Given exercise 1. Format the entries as a JSON list of strings, one string per line and no blank lines. Include only the lines from the one containing "From the photograph" through the end of the entries, inclusive.

According to Palombella, legal formats refer to ‘diverse structures, patterns… of legality whose birth is originally placed in different historical times’ (23). The examples that he provides, which are not intended to be exhaustive, are ‘law as Esprit’, ius gentium, medieval law and global administrative law. Each format has a deep and complex history. None is the property of any particular writer, school or movement, though they may become closely associated with certain figures and labels. Instead, each format speaks to a resilient way of imagining the world of law and legal authority, more often implicitly assumed than explicitly articulated. Law as Esprit draws on the Montesquieuian idea of law as intrinsically relational, baked in with the very stuff, including local culture and the dynamics of political rule, that it is supposed to regulate. Ius gentium speaks to a sense of what our laws hold in common globally, whether as a matter of reason or consensus. Medieval law supplies the template for ‘a complex legal universe in which the multiplicity of legal orders is managed through a series of peculiar paths ranging from case-centred interpretation of law to aequitas and a concrete focus upon justice’ (30). Global administrative law refers to the recent development of a de-territorialised regulatory law, a ‘flat body’ of regulatory principles ‘depending on a variety of horizontally ordered sources’ (35). Theses sources should be thought of as a set of structurally similar administrative spaces made up of a proliferating range and combination of administrative bodies of various origins – domestic as well as international, private as well as public.
Crucially, for Palombella, these formats in their combination and interaction provide a deeper coding of law than can be supplied by any one of them individually. The different formats may have originated at different times, but they come to co-exist as distinct and sometimes rival ways of framing the law, with no one being dominant. So, today we find mixed together deep traces of the quasi-universalism of ius gentium, the enduring legacy of the holistic polity-particularism of the Esprit tradition as it became adapted to the sovereigntist claims of the modern state, hints of the loose multi-site coupling of medievalism in today’s fragmented regional arrangements, and the newly deracinated and widely disseminated regulatory culture of ‘glocal’ administration. As Palombella puts it:
The repeated and relentless interaction among these complex factors can better be understood as the simultaneous recirculation of formats of law that bear different ideal-type logics and natures, and resurface to contaminate each other, regardless of their date of origin, at a time when it is vain to try and impose one single paradigm. (24)

Given exercise 2. In the passage on Palombella's legal formats, which four formats does he give as examples?

Given data.
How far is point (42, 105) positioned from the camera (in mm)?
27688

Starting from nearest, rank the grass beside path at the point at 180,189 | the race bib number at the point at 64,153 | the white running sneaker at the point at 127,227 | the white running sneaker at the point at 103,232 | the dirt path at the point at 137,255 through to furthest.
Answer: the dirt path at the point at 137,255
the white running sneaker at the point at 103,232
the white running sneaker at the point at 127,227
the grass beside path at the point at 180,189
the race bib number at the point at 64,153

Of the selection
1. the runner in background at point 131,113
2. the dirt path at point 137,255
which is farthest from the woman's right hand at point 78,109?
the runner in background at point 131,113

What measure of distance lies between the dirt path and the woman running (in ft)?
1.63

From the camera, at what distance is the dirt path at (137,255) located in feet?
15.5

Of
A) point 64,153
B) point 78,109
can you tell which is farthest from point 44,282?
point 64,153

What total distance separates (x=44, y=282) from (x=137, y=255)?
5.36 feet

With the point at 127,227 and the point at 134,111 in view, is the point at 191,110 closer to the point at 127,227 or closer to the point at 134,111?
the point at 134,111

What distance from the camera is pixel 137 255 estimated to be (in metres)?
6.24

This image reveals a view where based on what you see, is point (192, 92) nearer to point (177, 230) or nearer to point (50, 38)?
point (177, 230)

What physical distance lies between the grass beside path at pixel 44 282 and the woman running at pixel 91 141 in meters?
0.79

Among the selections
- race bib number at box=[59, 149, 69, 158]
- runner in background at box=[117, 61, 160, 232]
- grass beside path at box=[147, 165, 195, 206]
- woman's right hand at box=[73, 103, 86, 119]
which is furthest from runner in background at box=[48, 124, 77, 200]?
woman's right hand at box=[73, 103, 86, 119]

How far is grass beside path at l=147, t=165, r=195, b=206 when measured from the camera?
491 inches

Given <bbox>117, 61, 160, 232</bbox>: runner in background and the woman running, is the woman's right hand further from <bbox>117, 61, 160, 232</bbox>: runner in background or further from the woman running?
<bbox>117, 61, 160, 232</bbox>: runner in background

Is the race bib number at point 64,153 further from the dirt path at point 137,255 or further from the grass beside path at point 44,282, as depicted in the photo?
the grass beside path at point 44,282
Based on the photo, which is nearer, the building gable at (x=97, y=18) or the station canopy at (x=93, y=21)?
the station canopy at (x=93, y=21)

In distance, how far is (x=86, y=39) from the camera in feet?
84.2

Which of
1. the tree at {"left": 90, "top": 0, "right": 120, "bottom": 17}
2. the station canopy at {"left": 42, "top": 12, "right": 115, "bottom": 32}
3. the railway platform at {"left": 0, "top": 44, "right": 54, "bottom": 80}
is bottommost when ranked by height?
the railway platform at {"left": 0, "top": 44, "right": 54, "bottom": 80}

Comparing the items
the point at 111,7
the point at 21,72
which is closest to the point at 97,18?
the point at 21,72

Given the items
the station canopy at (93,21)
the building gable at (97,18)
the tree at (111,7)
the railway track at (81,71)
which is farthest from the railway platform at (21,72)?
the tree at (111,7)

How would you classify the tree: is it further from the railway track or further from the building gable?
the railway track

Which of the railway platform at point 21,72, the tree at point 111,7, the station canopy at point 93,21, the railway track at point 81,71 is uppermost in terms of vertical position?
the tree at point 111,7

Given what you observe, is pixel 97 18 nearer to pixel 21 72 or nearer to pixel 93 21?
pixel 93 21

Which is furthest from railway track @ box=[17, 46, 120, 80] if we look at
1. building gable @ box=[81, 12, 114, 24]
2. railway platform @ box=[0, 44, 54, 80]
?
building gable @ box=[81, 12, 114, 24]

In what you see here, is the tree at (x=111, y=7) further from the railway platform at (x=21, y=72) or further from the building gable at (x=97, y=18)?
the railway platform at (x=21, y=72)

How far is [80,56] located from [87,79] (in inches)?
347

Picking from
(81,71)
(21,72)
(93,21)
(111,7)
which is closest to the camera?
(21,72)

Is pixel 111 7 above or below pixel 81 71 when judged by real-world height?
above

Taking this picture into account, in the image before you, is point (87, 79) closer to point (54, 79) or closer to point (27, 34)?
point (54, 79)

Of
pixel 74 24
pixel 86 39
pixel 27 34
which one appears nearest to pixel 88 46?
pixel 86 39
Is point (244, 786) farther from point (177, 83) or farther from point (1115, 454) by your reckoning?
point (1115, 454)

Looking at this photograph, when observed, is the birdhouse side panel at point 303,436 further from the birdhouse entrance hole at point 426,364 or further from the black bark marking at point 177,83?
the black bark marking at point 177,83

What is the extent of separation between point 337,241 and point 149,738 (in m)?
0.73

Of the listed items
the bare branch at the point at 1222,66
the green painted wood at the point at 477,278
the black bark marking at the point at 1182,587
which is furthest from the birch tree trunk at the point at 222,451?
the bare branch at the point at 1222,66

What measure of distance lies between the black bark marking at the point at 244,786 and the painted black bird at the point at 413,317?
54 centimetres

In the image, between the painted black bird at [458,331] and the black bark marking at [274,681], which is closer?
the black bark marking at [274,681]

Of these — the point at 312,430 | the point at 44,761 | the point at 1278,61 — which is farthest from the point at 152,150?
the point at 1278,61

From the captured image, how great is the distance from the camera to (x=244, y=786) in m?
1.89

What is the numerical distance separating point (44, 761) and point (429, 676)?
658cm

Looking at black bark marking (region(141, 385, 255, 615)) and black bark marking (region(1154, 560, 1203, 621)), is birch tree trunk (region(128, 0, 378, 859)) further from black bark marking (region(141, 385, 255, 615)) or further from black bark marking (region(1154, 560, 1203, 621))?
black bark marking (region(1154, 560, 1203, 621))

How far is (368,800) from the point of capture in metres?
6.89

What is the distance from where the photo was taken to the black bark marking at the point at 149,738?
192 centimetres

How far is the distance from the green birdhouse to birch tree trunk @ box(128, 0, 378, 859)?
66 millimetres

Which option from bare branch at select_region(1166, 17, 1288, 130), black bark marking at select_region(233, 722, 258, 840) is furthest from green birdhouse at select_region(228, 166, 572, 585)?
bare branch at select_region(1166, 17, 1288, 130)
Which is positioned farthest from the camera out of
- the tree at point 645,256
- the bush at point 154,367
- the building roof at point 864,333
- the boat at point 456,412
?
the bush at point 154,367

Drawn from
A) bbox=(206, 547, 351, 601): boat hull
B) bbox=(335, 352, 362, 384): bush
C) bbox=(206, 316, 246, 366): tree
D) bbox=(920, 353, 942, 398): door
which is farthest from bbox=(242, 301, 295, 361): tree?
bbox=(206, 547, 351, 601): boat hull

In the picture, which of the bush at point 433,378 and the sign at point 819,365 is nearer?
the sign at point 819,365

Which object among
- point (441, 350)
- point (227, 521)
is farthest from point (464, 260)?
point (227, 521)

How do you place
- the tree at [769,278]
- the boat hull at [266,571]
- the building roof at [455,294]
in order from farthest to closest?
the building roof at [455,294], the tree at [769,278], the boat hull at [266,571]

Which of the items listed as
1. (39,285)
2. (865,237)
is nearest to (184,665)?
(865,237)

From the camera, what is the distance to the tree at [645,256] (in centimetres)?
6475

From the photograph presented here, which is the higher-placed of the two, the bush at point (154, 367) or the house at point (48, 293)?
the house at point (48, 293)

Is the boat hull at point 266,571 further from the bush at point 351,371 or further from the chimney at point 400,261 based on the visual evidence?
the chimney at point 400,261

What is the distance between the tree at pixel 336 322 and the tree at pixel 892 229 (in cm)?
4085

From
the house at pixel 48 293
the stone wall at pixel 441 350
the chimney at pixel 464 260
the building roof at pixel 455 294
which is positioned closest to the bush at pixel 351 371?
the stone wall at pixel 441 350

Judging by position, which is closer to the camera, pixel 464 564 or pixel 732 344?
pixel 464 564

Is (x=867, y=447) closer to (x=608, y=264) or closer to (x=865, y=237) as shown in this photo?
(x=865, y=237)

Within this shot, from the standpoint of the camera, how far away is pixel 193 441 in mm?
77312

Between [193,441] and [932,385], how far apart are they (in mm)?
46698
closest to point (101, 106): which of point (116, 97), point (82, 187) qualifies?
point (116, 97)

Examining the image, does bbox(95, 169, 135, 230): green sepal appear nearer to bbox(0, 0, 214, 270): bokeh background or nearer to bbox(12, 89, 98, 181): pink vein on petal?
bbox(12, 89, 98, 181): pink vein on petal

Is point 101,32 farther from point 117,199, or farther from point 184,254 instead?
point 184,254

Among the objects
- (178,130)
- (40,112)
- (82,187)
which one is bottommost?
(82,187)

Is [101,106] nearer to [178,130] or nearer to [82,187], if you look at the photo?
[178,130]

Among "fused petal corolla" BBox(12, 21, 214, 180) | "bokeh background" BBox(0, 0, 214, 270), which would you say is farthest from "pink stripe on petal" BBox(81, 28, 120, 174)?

Full response 1.
[
  "From the photograph presented here, which is the higher-placed of the two, the bush at point (154, 367) or the house at point (48, 293)?",
  "the house at point (48, 293)",
  "Is the boat hull at point 266,571 further from the bush at point 351,371 or further from the chimney at point 400,261 based on the visual evidence?",
  "the chimney at point 400,261",
  "What is the distance between the tree at pixel 336 322 and the tree at pixel 892 229 (in cm)?",
  "4085",
  "From",
  "the house at pixel 48 293",
  "the stone wall at pixel 441 350",
  "the chimney at pixel 464 260",
  "the building roof at pixel 455 294",
  "which is positioned closest to the bush at pixel 351 371?",
  "the stone wall at pixel 441 350",
  "Judging by position, which is closer to the camera, pixel 464 564 or pixel 732 344?",
  "pixel 464 564",
  "Is (x=867, y=447) closer to (x=608, y=264) or closer to (x=865, y=237) as shown in this photo?",
  "(x=865, y=237)",
  "Within this shot, from the standpoint of the camera, how far away is pixel 193 441 in mm?",
  "77312",
  "Between [193,441] and [932,385], how far apart are they (in mm)?",
  "46698",
  "closest to point (101, 106): which of point (116, 97), point (82, 187) qualifies?",
  "point (116, 97)",
  "Examining the image, does bbox(95, 169, 135, 230): green sepal appear nearer to bbox(0, 0, 214, 270): bokeh background or nearer to bbox(12, 89, 98, 181): pink vein on petal?",
  "bbox(12, 89, 98, 181): pink vein on petal",
  "Is point 101,32 farther from point 117,199, or farther from point 184,254 instead?",
  "point 184,254",
  "Among the objects",
  "- (178,130)",
  "- (40,112)",
  "- (82,187)",
  "which one is bottommost?",
  "(82,187)",
  "Is [101,106] nearer to [178,130] or nearer to [82,187], if you look at the photo?",
  "[178,130]",
  "Among \"fused petal corolla\" BBox(12, 21, 214, 180) | \"bokeh background\" BBox(0, 0, 214, 270), which would you say is farthest from \"pink stripe on petal\" BBox(81, 28, 120, 174)?"
]

Full response 2. Law as Esprit, ius gentium, medieval law and global administrative law.